Jusuf mengawali kuliahnya dengan bercerita soal keterlibatannya dalam usaha-usaha penyelesaian konflik di Indonesia. Ia mengaku dirinya terlibat secara tidak sengaja. Sebagai Menteri Koordinator Kesejahteraan Rakyat waktu itu, ia bertanggungjawab mengurusi sekitar 250 ribu pengungsi di Poso. Sesampainya di Poso, ia menemui kenyataan bahwa saat itu ada kesalahpahaman luar biasa di antara kedua kelompok yang bertikai.
“Yang Islam bilang, kalau kau bunuh Kristen kau akan masuk surga. Yang Kristen juga bilang, kalau kau bunuh Islam kau masuk surga. Jadi mereka jual murah surga”
Padahal menurutnya, akar konflik sebenarnya adalah masalah politik. Gara-gara kekalahan dalam pemilihan kepala daerah, yang dikait-kaitkan dengan persoalan agama. Mengetahui akar konflik akan sangat berguna dalam menyelesaikannya. Untuk memberantas kesalahpahaman itu, Jusuf menantang kedua pihak untuk menunjukkan ayat kitab suci, yang menyebutkan janji mendapat surga dari membunuh itu.

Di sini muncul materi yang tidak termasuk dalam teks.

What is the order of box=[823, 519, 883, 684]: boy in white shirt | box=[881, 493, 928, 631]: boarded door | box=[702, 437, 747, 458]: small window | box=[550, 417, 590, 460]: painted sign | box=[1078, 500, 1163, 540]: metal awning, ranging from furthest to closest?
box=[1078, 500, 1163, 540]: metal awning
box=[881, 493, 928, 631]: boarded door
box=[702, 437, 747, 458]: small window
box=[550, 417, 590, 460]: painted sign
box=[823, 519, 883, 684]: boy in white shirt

Apa saja kiat-kiat penyelesaian konflik? Antara lain, pentingnya menjaga kepercayaan kedua belah pihak yang bertikai. Ini berarti tidak boleh ada perbedaan perlakuan. “Kalau saya pergi ke masjid satu hari, maka saya juga harus pergi gereja satu hari. Mesti adil.”
Ia juga menekankan pentingnya menunjukkan keberanian. Pihak penengah tidak boleh terlihat takut. Kemudian, selalu usahakan bertemu dengan orang yang paling “keras”. Kalau panglima sudah ditundukkan, maka yang lain akan menurut. Inilah sebabnya Jusuf Kalla tidak memakai jasa pengawalan selama berada di daerah konflik. Ia juga pergi sholat subuh ke masjid tanpa dikawal, supaya orang mendapat pesannya: tak ada ketakutan.
Kuliah umum ini seperti acara “behind the scene” – menceritakan apa yang belum terungkap.
“Kita mesti memahami mereka. Baca buku tentang daerah mereka, sejarah mereka, dengarkan musik, ingat tanggal-tanggal,” kata Wakil Presiden, “tapi kalau lupa sebut saja sembarang tanggal. Mereka juga sama nggak ingat kok itu. Hahahaha.”
“Dalam setiap perundingan, saya selalu kasih selang waktu tiga hari saja. Supaya mereka tidak bisa berpikir lama-lama atau berubah pikiran.”
“Saya katakan kepada pihak yang berkonflik. Ada tiga pilihan: pertama, tambah jumlah peluru dan senjata supaya kalian bisa saling membunuh lagi. Supaya masuk surga semuanya. Mau? Tidak. Kedua, saya tambah jumlah tentara. Tidak mau juga? Ah yang ketiga, hentikan konflik ini. Akhirnya mereka memilih opsi yang ketiga ini.”
Acara kuliah umum Jusuf Kalla ini, sebagaimana yang diharapkan Djoko Santoso, berhasil memberikan pandangan lain tentang penyelesaian konflik – khususnya di Indonesia. Sebab, selama ini literatur soal penyelesaian konflik yang ada kurang membahas Indonesia.
***
Hingar-bingar yang terjadi seputar kedatangan Wakil Presiden Jusuf Kalla meninggalkan pelajaran rumah bagi ITB untuk memperbaiki lagi perihal komunikasi publik. Secara resmi, memang tidak ada kegiatan akademis pada hari Sabtu – tapi bukan berarti tidak perlu ada pemberitahuan bahwa kampus akan ditutup bagi warga kampus selain undangan, bukan?
Tetap saja, perlu dicari tahu bagaimana caranya supaya ITB bisa menjadi penyelenggara acara yang baik, yang tidak menyusahkan siapapun.